* [GIVEN PASSAGE]
IAM has had two suicides and one murder, that we know of. IAM has had multiple lawsuits, from light ones where one IAM member sues another for rent on TV court, to multiple IAM members being charged for performing surgery on other IAM members. It's a big community, so none of this should be a surprise though… If anything it's surprising how RARE these events are, and that speaks highly for the people here.
However, things like this do put me in a very uncomfortable position from time to time. In some of these cases IAM is the primary means of communication for the people involved, and is sometimes their only source of contact. That means that I start getting asked by the authorities for my logs and data files (which I have a lot of). I've recently been asked to hand over records on a certain user to the police here in Canada regarding an ongoing murder investigation, so I thought I should clarify how I handle things like this, and what I have records of.
Here is what I know about users on IAM at a minimum (I'm telling you this because I strongly feel people have a right to know what others know about them — even if you trust me, you still should be aware of this):
- IP records and timestamps when the user adds themselves, and creates or deletes entries. If you log in from work, that means you're quite likely identified. If you log in from a fixed connection (DSL, cablemodem), odds are you're caught. If you're logging in from AOL, then the numbers are probably fairly meaningless.
- Their submissions to BME (usually). However, there are timeperiods where I've deleted my mail, so in some cases these records are not complete.

* [RAW DATA]
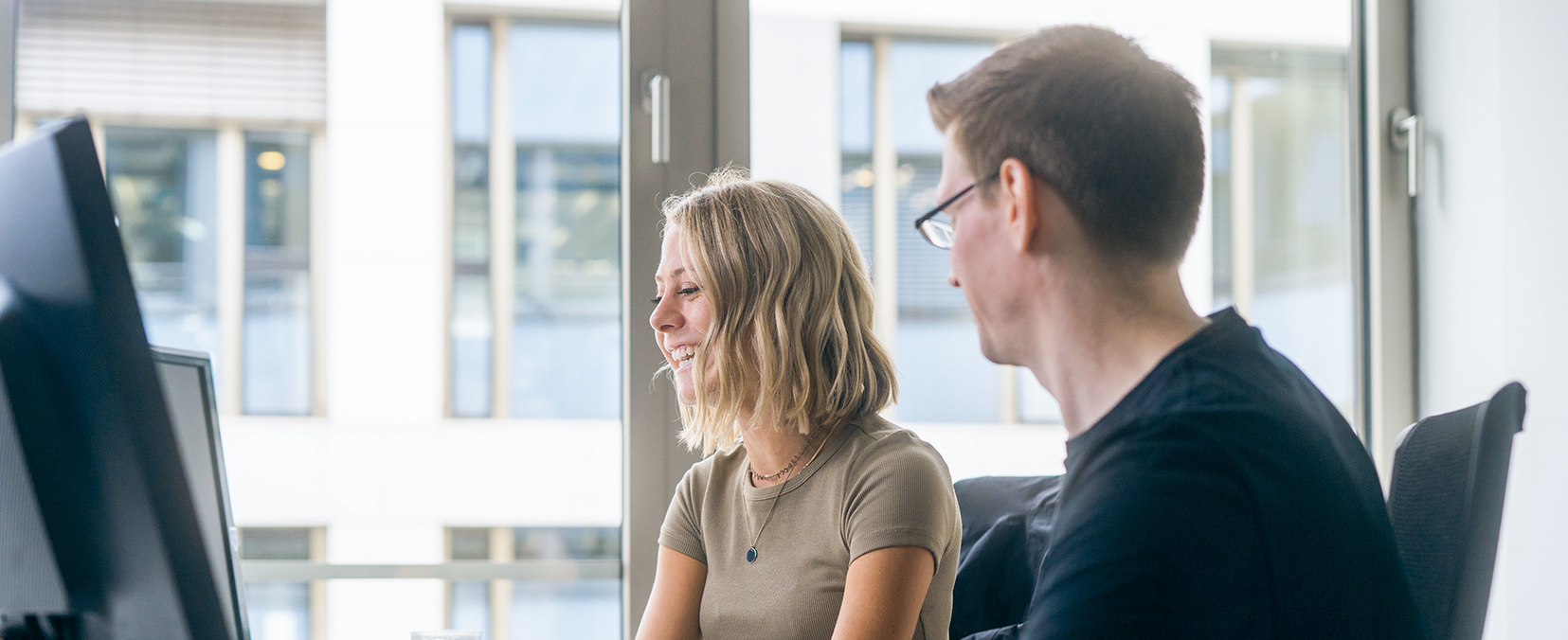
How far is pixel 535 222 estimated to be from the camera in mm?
2109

* [ACTIVITIES]
A - According to the IAM passage, what has the writer recently been asked to give to the police in Canada?
B - Decide whether each statement agrees with the IAM passage, answering yes or no and quoting the words that decide it: (i) IAM has had two suicides and one murder that the writer knows of. (ii) A user who logs in from AOL is easy to identify from the IP records. (iii) The writer's records of users' submissions to BME are always complete.
C - Carry on the IAM passage from the point where it ends.

* [REPLIES]
A - Records on a certain user, as part of an ongoing murder investigation.

B -
(i) Yes: "IAM has had two suicides and one murder, that we know of."
(ii) No: "If you're logging in from AOL, then the numbers are probably fairly meaningless."
(iii) No: "so in some cases these records are not complete."

C -
- If they are a credit card paid user, their complete credit card billing information. If a paid user committed a crime, they'd be instantly identified. In addition, if the person ever had a paid account linked to their email address, they'd be easily found.
- If they shopped at BMEshop, full contact information as well as whatever other records were generated. However, BMEshop is a separate company and it would take a separate warrant for that information I assume.
- If they submitted their address for a shirt, that information (although there'd be no way for me to confirm its validity).
- Their message inbox, archive, and the last 25 messages they sent (so if you send 25 messages after an incriminating one, and the person you sent it to deleted it, you've cleared the outbox and it's permanently gone).
- Their complete IAM diaries and data files, possibly including deleted entries, depending on the state of the data files (and the system/account load). It should generally be assumed that if you write something, it's permanent, at least buried away somwhere. At a minimum, the title (which is separately logged) will be recorded.
When users are deleted, an IP/Timestamp is recorded, and the users messages, diaries, and all logs except the add log are permanently deleted (although this may change in the future). There are some ways to obfuscate connections between records such as changing your email address on IAM to one that I don't know about, but that's just going to make it more difficult to look you up, not impossible.
As far as when I will co-operate with the authorities, there are probably situations where I'd delete the logs when presented with a warrant. If I was presented with a warrant for a practising medicine without a license type charge, I might very well delete the logs. If however it's related to a murder, rape, hate crime, etc., I will hand over the records to the police (although I'd delete the logs if they tried to force a complete set out of me, rather than just a single specified user).
If anyone has concerns about this, or feels that I need to ammend these generalities, feel free to let me know.